Proprio in questo documento governativo la Premier ha affermato che il Paese, che si era diviso sul referendum, stava di nuovo trovando unità (“Because after all the division and discord, the country is coming together. The referendum was divisive at times. And those divisions have taken time to heal”[3]). Una affermazione che era apparsa un po’ distante dalla realtà, sia perché i sondaggi condotti dopo il referendum continuavano a mostrare le divisioni dei cittadini sul tema, sia perché in questi mesi si sono moltiplicate le tensioni scissioniste in Scozia e in Irlanda del Nord, proprio a motivo della Brexit.

E’ interessante notare che una analoga affermazione si trova anche nel discorso della May del 18 aprile. In questa occasione, infatti, la Premier ha dichiarato che, per garantire maggiore stabilità al Paese durante i negoziati sulla Brexit, ha bisogno del sostegno da parte del parlamento di Westminster, attualmente diviso sul tema, al fine di rendere più forte la posizione del Regno Unito. La May ha ribadito che “The country is coming together”, aggiungendo, questa volta “but Westminster is not. Labour have threatened to vote against the final agreement we reach. The Lib Dems have said they want to grind the business of government to a standstill. Unelected members of the House of Lords have vowed to fight us every step of the way.”

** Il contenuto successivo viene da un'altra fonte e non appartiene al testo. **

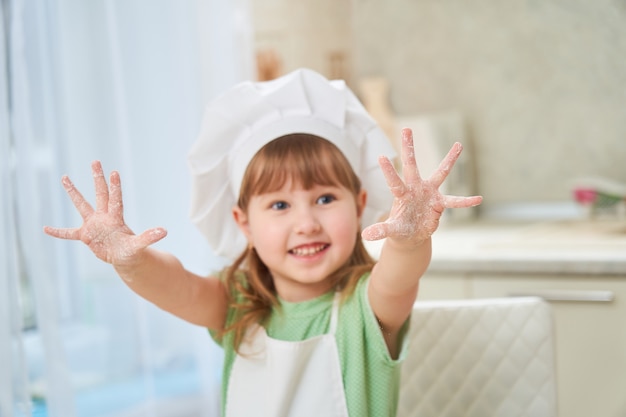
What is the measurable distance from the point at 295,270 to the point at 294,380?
0.17m

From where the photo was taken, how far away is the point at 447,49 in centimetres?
259

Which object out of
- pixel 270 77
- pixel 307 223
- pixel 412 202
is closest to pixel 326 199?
pixel 307 223

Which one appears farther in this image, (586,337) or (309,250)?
(586,337)

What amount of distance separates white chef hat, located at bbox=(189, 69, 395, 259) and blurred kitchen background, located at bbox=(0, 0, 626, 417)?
357 mm

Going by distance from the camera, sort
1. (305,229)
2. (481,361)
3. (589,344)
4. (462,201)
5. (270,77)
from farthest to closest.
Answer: (270,77) → (589,344) → (481,361) → (305,229) → (462,201)

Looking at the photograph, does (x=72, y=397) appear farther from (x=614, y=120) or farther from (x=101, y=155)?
(x=614, y=120)

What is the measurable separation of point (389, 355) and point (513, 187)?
146 centimetres

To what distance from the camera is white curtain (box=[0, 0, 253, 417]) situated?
144cm

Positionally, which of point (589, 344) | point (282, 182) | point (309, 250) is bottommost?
point (589, 344)

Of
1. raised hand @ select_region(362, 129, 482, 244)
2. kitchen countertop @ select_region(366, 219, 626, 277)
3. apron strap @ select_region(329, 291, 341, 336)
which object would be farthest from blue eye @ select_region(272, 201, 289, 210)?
kitchen countertop @ select_region(366, 219, 626, 277)

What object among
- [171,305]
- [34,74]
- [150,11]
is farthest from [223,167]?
[150,11]

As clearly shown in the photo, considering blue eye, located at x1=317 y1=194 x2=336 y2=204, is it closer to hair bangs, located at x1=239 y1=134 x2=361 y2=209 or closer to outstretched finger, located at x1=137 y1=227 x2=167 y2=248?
hair bangs, located at x1=239 y1=134 x2=361 y2=209

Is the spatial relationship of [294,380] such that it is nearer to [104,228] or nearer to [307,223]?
[307,223]

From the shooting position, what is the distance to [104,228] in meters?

La May ha chiesto quindi agli elettori una “stronger leadership” per portare a termine il divorzio dalla Ue attraverso un voto che potrebbe consentirle di avere una posizione più solida a livello interno e internazionale.

Le motivazioni della scelta

La stampa si è interrogata sulle reali ragioni che hanno guidato la May nella sua scelta di ricorrere allo scioglimento anticipato dopo soli due anni e con una maggioranza assoluta di seggi ai Comuni. La prima, e più ovvia, giustificazione che è stata data è che i sondaggi attribuiscono al partito conservatore 20 punti percentuale in più rispetto al laburista: la Premier non sarebbe riuscita a resistere alla tentazione di garantirsi una maggioranza molto più consistente in termini di seggi rispetto all’attuale di soli 17, soprattutto se dovessero veramente concretizzarsi le previsioni contenute in alcune analisi, secondo le quali le nuove elezioni potrebbero portare il partito conservatore a ottenere una maggioranza di addirittura 130 seggi[4].  Il trend positivo dei tories era peraltro già emerso alle elezioni suppletive tenutesi il 23 febbraio 2017 nel collegio di Copeland, storica roccaforte laburista, dove la candidata conservatrice era riuscita a conquistare il seggio. Se i sondaggi dovessero essere confermati, la Premier potrebbe garantirsi una solidità parlamentare e, di conseguenza, governativa per i prossimi 5 anni, anni cruciali per completare la separazione dall’Unione europea. E’ stato osservato[5] in proposito che l’attuale scioglimento consente anche alla May di posticipare le prossime elezioni, permettendo così al partito conservatore di fissare il successivo appuntamento elettorale nel 2022 e non nel 2020, una data in cui il divorzio dall’Ue sarà non solo completato, ma anche definitivamente metabolizzato dagli elettori.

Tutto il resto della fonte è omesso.